On Fri, 2 Oct 2020, Arnd Bergmann via Stratos-dev wrote:
...
...
In a previous discussion [1], several people suggested using a vIOMMU to
dynamically update the mappings rather than statically setting a memory
region usable by the backend. I believe that approach is still worth
considering because it satisfies the security requirement and doesn't
necessarily have worse performance. There is a trade-off between bounce
buffers on one hand, and map notifications on the other.
The problem with static regions is that all of the traffic will require
copying. Sub-page payloads will need bounce buffering anyway, for proper
isolation. But for large payloads bounce buffering might be prohibitive,
and using a virtual IOMMU might actually be more efficient. Instead of
copying large buffers the guest would send a MAP request to the
hypervisor, which would then map the pages into the backend. Despite
taking plenty of cycles for context switching and setting up the maps, it
might be less costly than copying.
Agreed, I would think the iommu based approach is much more promising
here.
The two approaches are not mutually exclusive. The first approach could be
demoed in a couple weeks, while this approach will require months of
work and at least one new virtio interface.
My suggestion would be to hack together a pre-shared memory solution, or
a hypervisor-mediated solution with Argo, do some benchmarks to
understand the degradation, and figure out if the degradation is bad
enough that we need to go down the virtio IOMMU route.
Yes, this makes sense. I'll see if I can come up with a basic design for
virtio devices based on pre-shared memory in place of the virtqueue,
and then we can see if we can prototype the device side in qemu talking
to a modified Linux guest. If that works, the next step would be to
share the memory with another guest and have that implement
the backend instead of qemu.
That seems like a reasonable set of steps. So the pre-shared region will
be the source of memory for the virtqueues as well as the "direct"
buffers the virtqueues reference?
...
...
Xen PV drivers have started with the equivalent of a virtio IOMMU in
place, which we call "grant table". A virtual machine uses the grant
table to share memory explicitly with another virtual machine.
Specifically, the frontend uses the grant table to share memory with the
backend, otherwise the backend is not allowed to map the memory.
(There is a question on whether we could standardize the grant table
interface.)
Speaking from that experience, we ended up switching PV network to use
hypervisor-based copy (without Argo; Argo came later and it is a more
generic solution) because it was faster than the alternatives. We are
still using the grant table for everything else (block, framebuffer,
etc.)
My feeling is that the grant table approach is too specific to Xen
and wouldn't lean itself to porting to most other hypervisors.

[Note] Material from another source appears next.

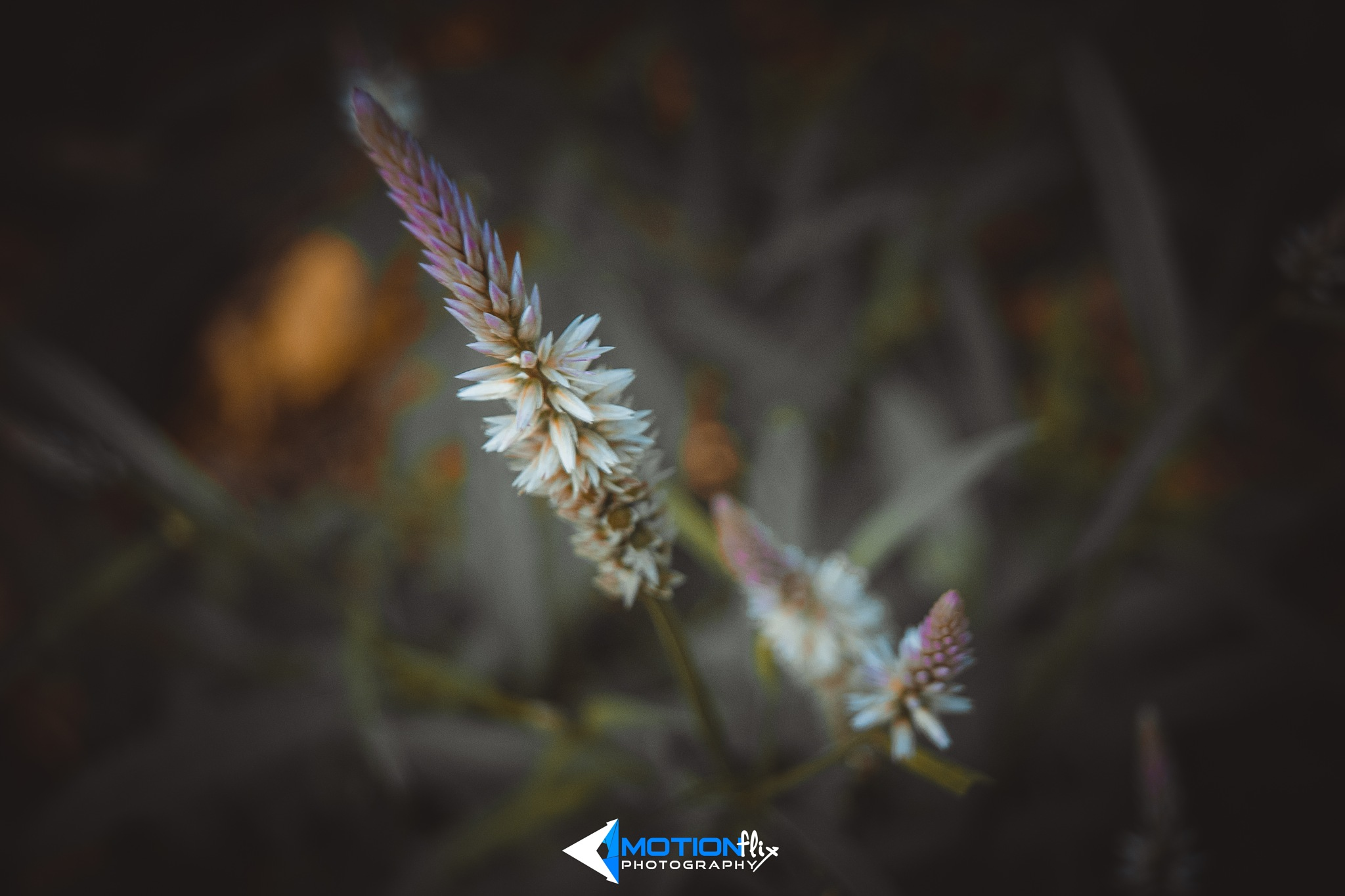 Beauty of Nature by Motionflix photography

The
idea of picking virtio seems to be based around the assumption that
this is already portable.
Adding a vIOMMU requirement for regular virtio devices seems
possible and builds on existing guest drivers, but it certainly adds
complexity in all areas (front-end, hypervisor and back-end) without
being an obviously faster than a simpler approach.
OTOH, we can probably use the existing grant table implementation
in Xen for a performance comparison, assuming that a virtio+viommu
based approach would generally be slower than that.
With the existing grant tables we should be able to test a DomU
vhost-user with a pre-shared chunk of memory if we can someway to pass
signalling events to the DomU guest. The front-end could be in the main
Dom0 initially.
I'm hoping this is something that Akashi can look at once he's up to
speed with Xen although I expect it might lag the KVM based PoC a bit.
...
...
The take away is that the results might differ significantly, not just
between a protocol and the other (net and block), but also between
hypervisors (Xen and KVM), and between SoCs. These are difficult
waters to navigate.
Definitely - more data points required ;-)
...
Agreed.
 Arnd

-- 
Alex Bennée

Re: [Stratos-dev] Limited memory sharing investigation